Synchronization Points

• Java has 4 types:
  • volatile
  • Atomic classes
  • synchronized
  • starts and joins of threads

Actions

• Action types:
  • Load
  • Store
  • Synchronization
• Loads without any store are trouble-free.
• Any store requires a proper synchronization.
  • Including all load accesses!
• Synchronization locks and unlocks the monitor.

Shared variables

• Shared variables (e.g. affected by the Memory Model):
  • instance fields
  • static fields
  • array elements
• Variables unaffected by the Memory Model:
  • local variables
  • methods arguments, catched exceptions

Happens-before

• Transitive relationship of actions.

  • If one action happens-before another, then the first is visible to and ordered before the second [3]

• Applies to all synchronization points.
• Partially applies to all final fields.
  • After construction, no further synchronization is needed.

volatile

• Implements the memory barrier:
  • accesses to volatiles cannot be reordered
  • subsequent accesses cannot be reordered before volatile load
  • prior accesses cannot be reordered after volatile store
• Numeric operations are not atomic (++, --)
  • Store of 64 bit values is done in two steps.
• DO NOT USE IT UNLESS YOU KNOW WHAT YOU ARE DOING!

volatile

class VolatileExample {
    int x = 0;
    volatile boolean flag = false;
    public void writer() {
        x = 42;
        flag = true;
    }

    public void reader() {
        if (flag == true) {
          System.out.println(x); // guaranteed to see 42.
        }
    }
}

Atomic classes

• Useful for numeric counters, gauges, and indicators.
• Thread safe for all basic numeric operations.
  • Increments, decrements, assignment
• “Synchronizes properly as you would expect.”
  • Almost the same rules applies as for volatiles.
  • Allows finer specification of memory ordering.
• DO NOT USE FOR OTHER THINGS THAN COUNTERS UNLESS YOU KNOW WHAT YOU ARE DOING!

Atomic classes

class AtomicExample {
    private int value = 0;
    private AtomicBoolean flag = new AtomicBoolean(false);
    public void writer() {
        value = 42;
        flag.set(true);
    }

    public void reader() {
        while (!flag.get()) {} // busy wait here
        System.out.println(value); // guaranteed to see 42.
    }
}

synchronized

• When used in a method signature, it uses the monitor of the instance.
  • Or monitor of the class in case the method is static.
• When used in the body of a method, it uses the monitor of the specified object.

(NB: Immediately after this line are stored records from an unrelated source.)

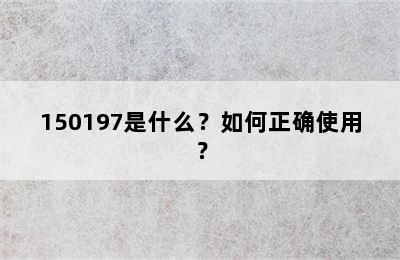 150197是什么？如何正确使用？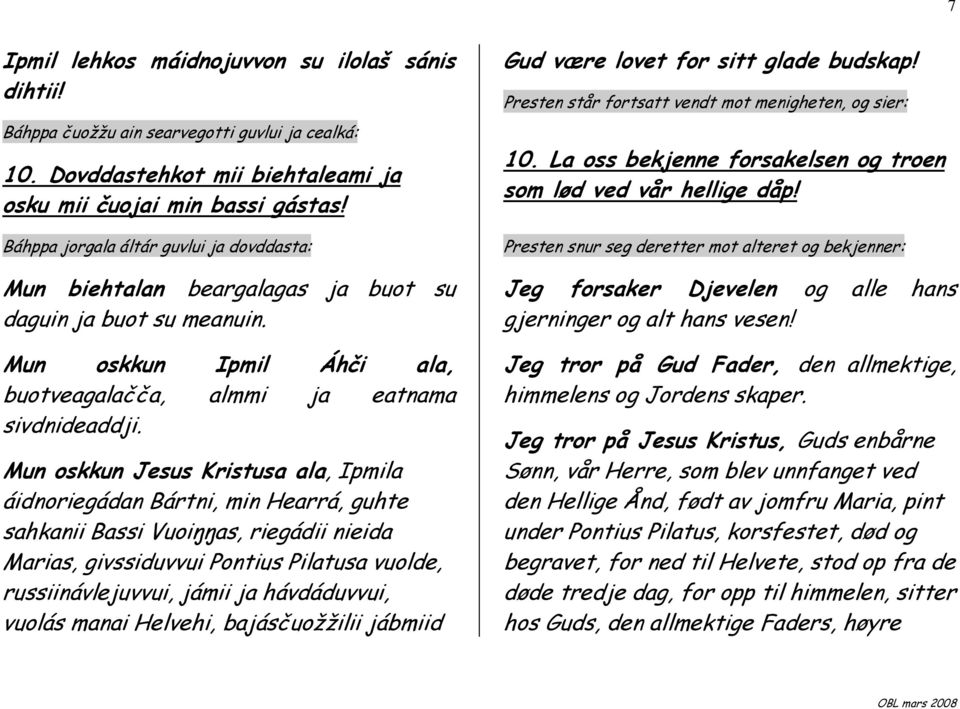 7

Ipmil lehkos máidnojuvvon su ilolaš sánis dihtii!

Báhppa čuožžu ain searvegotti guvlui ja cealká:

10. Dovddastehkot mii biehtaleami ja osku mii čuojai min bassi gástas!

Báhppa jorgala áltár guvlui ja dovddasta:

Mun biehtalan beargalagas ja buot su daguin ja buot su meanuin.

Mun oskkun Ipmil Áhči ala, buotveagalačča, almmi ja eatnama sivdnideaddji.

Mun oskkun Jesus Kristusa ala, Ipmila áidnoriegádan Bártni, min Hearrá, guhte sahkanii Bassi Vuoiŋŋas, riegádii nieida Marias, givssiduvvui Pontius Pilatusa vuolde, russiinávlejuvvui, jámii ja hávdáduvvui, vuolás manai Helvehi, bajásčuožžilii jábmiid

Gud være lovet for sitt glade budskap!

Presten står fortsatt vendt mot menigheten, og sier:

10. La oss bekjenne forsakelsen og troen som lød ved vår hellige dåp!

Presten snur seg deretter mot alteret og bekjenner:

Jeg forsaker Djevelen og alle hans gjerninger og alt hans vesen!

Jeg tror på Gud Fader, den allmektige, himmelens og Jordens skaper.

Jeg tror på Jesus Kristus, Guds enbårne Sønn, vår Herre, som blev unnfanget ved den Hellige Ånd, født av jomfru Maria, pint under Pontius Pilatus, korsfestet, død og begravet, for ned til Helvete, stod op fra de døde tredje dag, for opp til himmelen, sitter hos Guds, den allmektige Faders, høyre

OBL mars 2008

public synchronized void doSomething() { /* ... */ }
public void doSomethingElse() {
    synchronized(this.attribute) {/* ... */}
}

Threads

• Thread start and join have similar memory semantics as synchronized:
  • Any store which happened-before the start of the thread is visible by the thread.
  • Any store which happened-before the join of the about-to-join thread is visible in the joinee thread.

Threads

class ThreadExample {
    public void run() {
        Integer value = 42;
        var t = new Thread(() -> value *= 2 );
        // value is 42
        t.start();
        t.join();
        // value is guaranteed to be 84;
    }
}

final Fields

• Special rules apply to final fields: [4]
  • Set the final fields for an object in that object’s constructor.
  • Do not write a reference to the object being constructed in a place where another thread can see it before the object’s constructor is finished.
  • If this is followed, then when the object is seen by another thread, that thread will always see the correctly constructed version of that object’s final fields.

Double-Checked Locking

Is this correct?

class Foo {
    private Helper helper = null;
    public Helper getHelper() {
        if (helper == null) {
            synchronized(this) {
                if (helper == null)
                    helper = new Helper();
            }
        }
        return helper;
    }
}

Double-Checked Locking Is Broken

And there is no way how it can be fixed.

How To Test The Correct Usage?

• Unit tests are insufficient.
  • In fact, no commonly used automatization approaches can validate the correctness.
• To prove the correctness, one must provide a formal proof.
  • This is the reason airplanes work in strictly single-threaded environments.

Without correct synchronization, very strange, confusing and counterintuitive behaviors are possible.